→ **Exercise A**:
In the SaaS metrics text, what term is used for customers canceling their contract?
→ **Exercise B**:
Pick up the SaaS metrics text where it stops and write the section that follows its final heading.

→ **Passage provided**:
○ ○ ○ ○ ○ ○ ○
By nature, your business model of charging a monthly fee means that additional revenue continues to come in each month a customer stays with you. If you can turn a profit with each customer, you may have a very successful business. But initially at least, you are only taking in a portion of the total value of your product or solution, and if too many customers cancel their contract (churn) before you’ve made back enough to cover your sales and marketing costs, it’s going to be hard to convince people to invest in your business.
Investors have a specific set of SaaS Metrics they like to see CEOs present to demonstrate the health of their business. These are:
- ARR – Annual recurring revenue (and/or MRR – Monthly recurring revenue)
- CAC – Customer Acquistion Cost
- CLTV – Customer Lifetime Value
- CAC/CLTV ratio
- Churn
- Cash Flow
SaaS Metrics and Product Market Fit (PMF)
○ ○ ○ ○ ○ ○ ○
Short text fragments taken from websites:
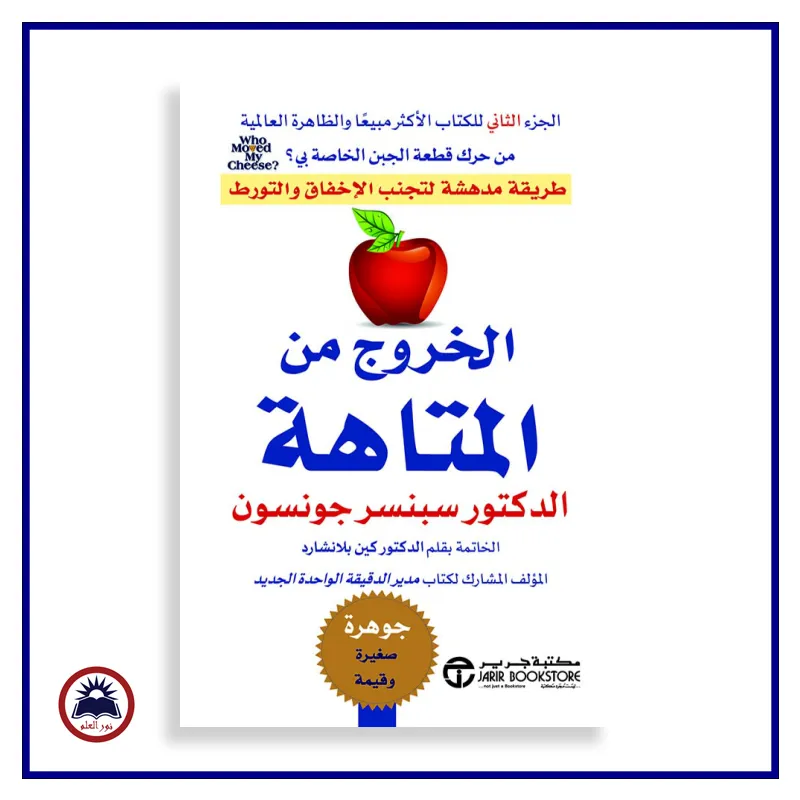 منتج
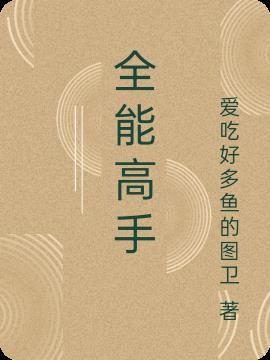 全能高手可以跳过全能选手吗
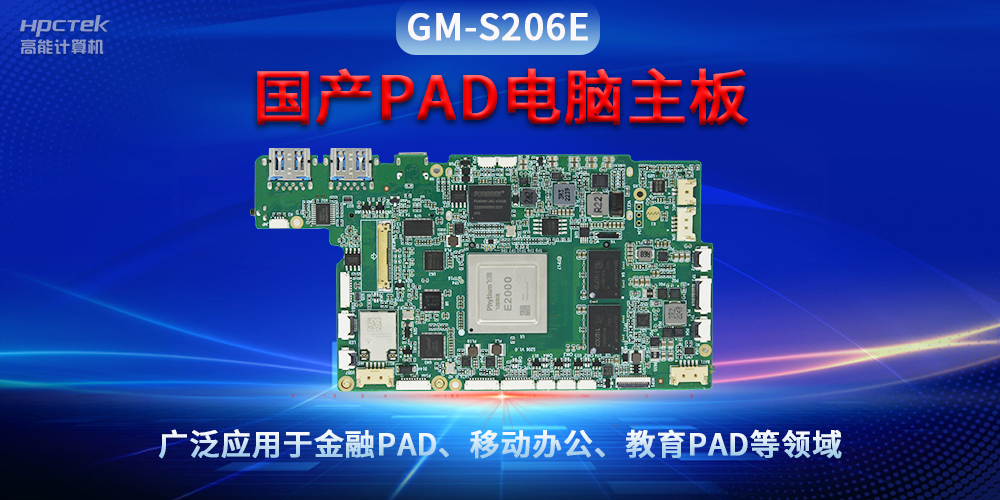國(guó)產(chǎn)PAD電腦主板GM-S206E，驅(qū)動(dòng)金融與教育領(lǐng)域智能化進(jìn)程(圖2)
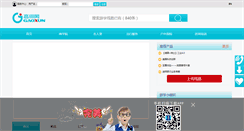 Desktop Screenshot of gaoxun.com
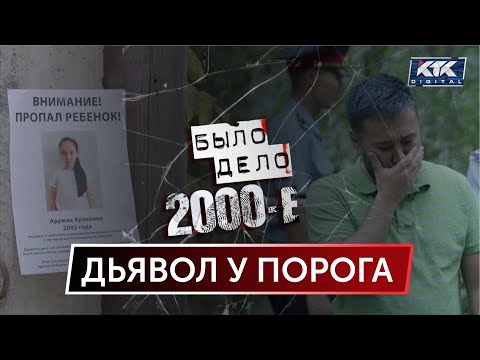 Видео: Было дело. 2000-е: Дьявол у порога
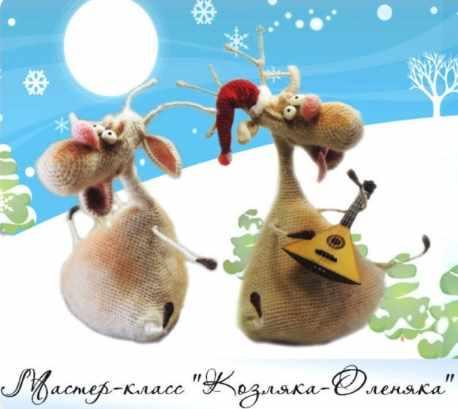 Козляка Гомер - оленяка Рудольф! крючком (Светлана Перцева)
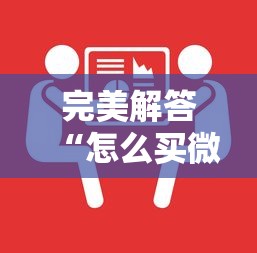 完美解答“怎么买微信炸金花房卡”详细房卡教程 完美解答“怎么买微信炸金花房卡”详细房卡教程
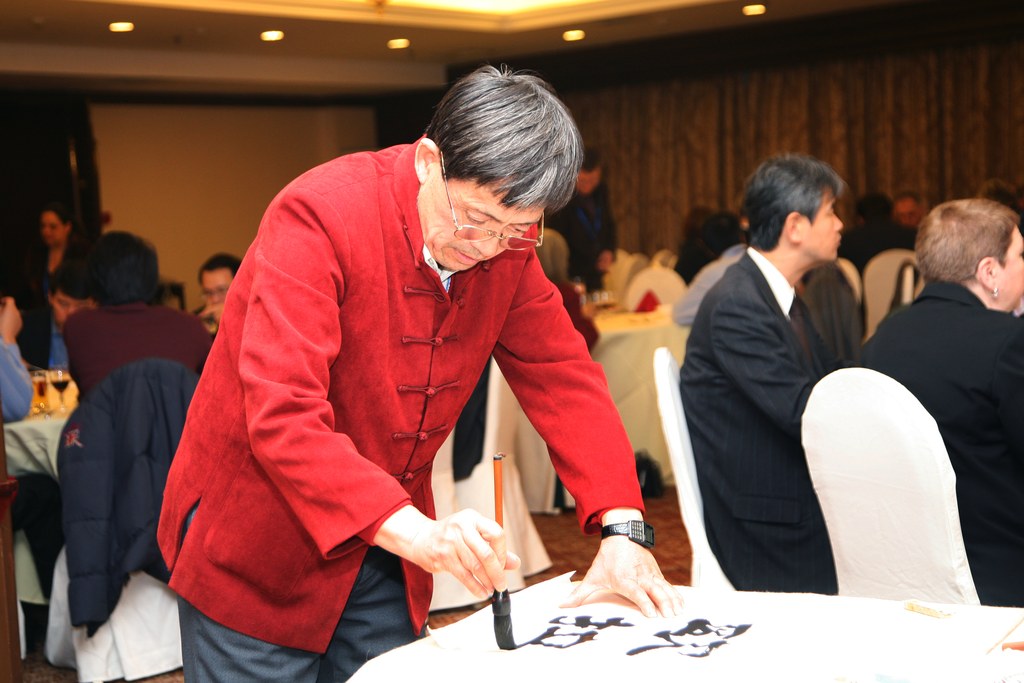 大会现场 · 嘉宾接待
○ ○ ○ ○ ○ ○ ○
→ **Answer box A**:
Churn.

→ **Answer box B**:
There are different phases to a startup (including Early Stage, Growth Stage, and Private Equity), and in general, investors who provide Series A expect you to demonstrate Product Market fit because when it comes to raising your B round, investors are providing money for you to build your revenue engine.
Key characteristics of Product Market Fit include:
- Customers are buying the product
- Customers receive value from the product (and therefore stick with you)
- Your product spreads through word-of-mouth referrals (this may not be your only source of leads, but if you are overly dependent on paid ads and buying lists, your CAC will be too high)
- Customers engage with you, provide feedback on your product and evangelize your company to the market
- Usage is growing fast
How to demonstrate product market fit with SaaS Metrics
Product market fit can be described as having identified a lucrative target market and serving it with the right product.
Let’s see how SaaS Metrics are critical to demonstrating product market fit.
- If you are selling well, then your monthly recurring revenue (MRR) will be growing month over month.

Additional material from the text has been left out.